Through the Grief of Loss on Earth, Consider the Gain in Heaven

After a difficult few weeks, we were finally able to lay my brother to rest. We held a small, private funeral in accordance to the directives of our state (New Jersey). I consider it a blessing that we were able to do so, despite the different hurdles we faced.

When I first started processing the loss of his life, I just kept reminding myself that Tyrone was in heaven, the most amazing place that he could ever be. I shared this process in a previous blog that you can find here.

I pondered how it was there for him in Paradise. Was he reunited with someone new today? I wondered what his days consisted of, and what he was doing in the moment he ran across my mind.

I continue to be curious about what his life in eternity is like.

I found these types of thoughts more comforting and healing when I’m reminded that he is no longer on earth with us. I’d rather think more about what he has gained, instead of what we have lost.

But in my human nature, there is still a major connection to his earthly body. We had grown up together, and I knew him as a living, breathing soul. I had countless pictures that I had been poring over since he left us. There were images from his life that included baby pictures, family portraits, and social events – the memories went on and on.

After we completed his interment, I knew I would never see him that way again. I wouldn’t hear his voice or look into his eyes again, and that hurt. That was how I knew my brother – his body and his soul.

His body was his physical manifestation, and his soul controlled how he used his body – what he said, how he acted, the silly way he danced, his unique gait – all of those characteristics that collectively made Tyrone the man that so many of us loved.

When I try to reconcile never seeing him again down here, I think about the movie Avatar, and how the human characters operated a special body to function on the planet Pandora. Humans couldn’t exist in Pandora’s atmosphere without operating in a specially-designed body.

Then I thought about David’s words in Psalms 139:

For you created my inmost being; you knit me together in my mother’s womb. (verse 13)

Your eyes saw my unformed body; all the days ordained for me were written in your book before one of them came to be. (verse 16)

TASK SET:
**1.** Answer these about the reflection on losing a brother:
(a) The funeral followed the directives of which state?
(b) Which movie does the writer think about when trying to reconcile never seeing Tyrone again?
(c) Which Psalm is quoted?
**2.** Translate this sentence from the reflection on losing a brother into Spanish: "I continue to be curious about what his life in eternity is like."
**3.** Carry on the reflection on losing a brother from the point where it stops.
The listing plays no part in this.

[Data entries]
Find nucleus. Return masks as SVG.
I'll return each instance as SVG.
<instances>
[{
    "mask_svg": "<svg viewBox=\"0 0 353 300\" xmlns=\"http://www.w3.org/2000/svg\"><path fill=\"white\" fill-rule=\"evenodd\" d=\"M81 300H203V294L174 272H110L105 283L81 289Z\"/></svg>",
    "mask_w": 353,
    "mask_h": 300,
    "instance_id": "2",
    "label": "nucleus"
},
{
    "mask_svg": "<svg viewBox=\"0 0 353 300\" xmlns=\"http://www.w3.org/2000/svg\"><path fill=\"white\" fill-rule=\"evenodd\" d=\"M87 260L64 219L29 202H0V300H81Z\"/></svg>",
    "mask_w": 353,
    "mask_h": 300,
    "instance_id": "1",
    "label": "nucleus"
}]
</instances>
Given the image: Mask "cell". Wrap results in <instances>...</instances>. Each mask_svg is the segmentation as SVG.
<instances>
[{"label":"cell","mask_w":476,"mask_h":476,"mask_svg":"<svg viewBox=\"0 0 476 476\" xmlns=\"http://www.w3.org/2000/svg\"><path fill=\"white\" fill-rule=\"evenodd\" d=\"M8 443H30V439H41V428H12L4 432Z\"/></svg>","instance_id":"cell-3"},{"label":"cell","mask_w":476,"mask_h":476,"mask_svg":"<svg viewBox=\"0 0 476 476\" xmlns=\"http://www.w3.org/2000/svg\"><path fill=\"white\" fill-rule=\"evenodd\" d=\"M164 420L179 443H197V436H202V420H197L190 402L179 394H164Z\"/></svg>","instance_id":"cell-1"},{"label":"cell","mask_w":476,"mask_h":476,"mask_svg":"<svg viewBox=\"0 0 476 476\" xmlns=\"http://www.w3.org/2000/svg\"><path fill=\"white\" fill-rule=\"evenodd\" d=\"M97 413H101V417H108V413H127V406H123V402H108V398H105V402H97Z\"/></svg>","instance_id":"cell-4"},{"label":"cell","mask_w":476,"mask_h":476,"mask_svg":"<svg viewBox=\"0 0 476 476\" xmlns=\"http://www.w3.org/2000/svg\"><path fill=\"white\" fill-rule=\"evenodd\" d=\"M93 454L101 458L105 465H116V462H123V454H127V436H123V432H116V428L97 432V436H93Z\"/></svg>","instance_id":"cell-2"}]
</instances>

OUTPUTS:
**1.**
(a) New Jersey
(b) Avatar
(c) Psalm 139

**2.** Sigo teniendo curiosidad por saber cómo es su vida en la eternidad.

**3.**
Indulge me for a moment – in my imaginative mind, as God was creating Tyrone, I picture Him placing my brother in his avatar – his human body that God knitted in my mother’s womb – so Ty’s soul and spirit could live here on earth.

And now that he has returned to his Creator, he no longer has a need for that physical covering. His body is the proof that he lived and walked on this earth.

We were never meant to stay here. We were always only passing through this life.

For this world is not our permanent home; we are looking forward to a home yet to come. (Hebrews 13:14 NLT)

Praise God that he has made it to his forever home – he beat me again. A childhood neighbor posted a funny memory about us racing as kids, and how I got mad when Tyrone beat me, and he didn’t let me forget it. I won’t be able to forget that he beat me this time either.

But the good news is that we’ll be reunited one day at the finish line. And oh, what a day of rejoicing that will be!

CLOSING CHALLENGE:

As believers, we have the blessed promise that we will see our loved ones again in heaven. But we still have a connection to their physical memory, which affects our grieving process.

As we walk through the journey of loss, whether it’s been 20 years or 20 days, let’s not only focus on our loss, but offer thanks to God for what our loved ones have gained – a new home and eternal life in Paradise with our Savior.

Feel free to respond in the comments section… and share this story with someone in your life that could use the encouragement.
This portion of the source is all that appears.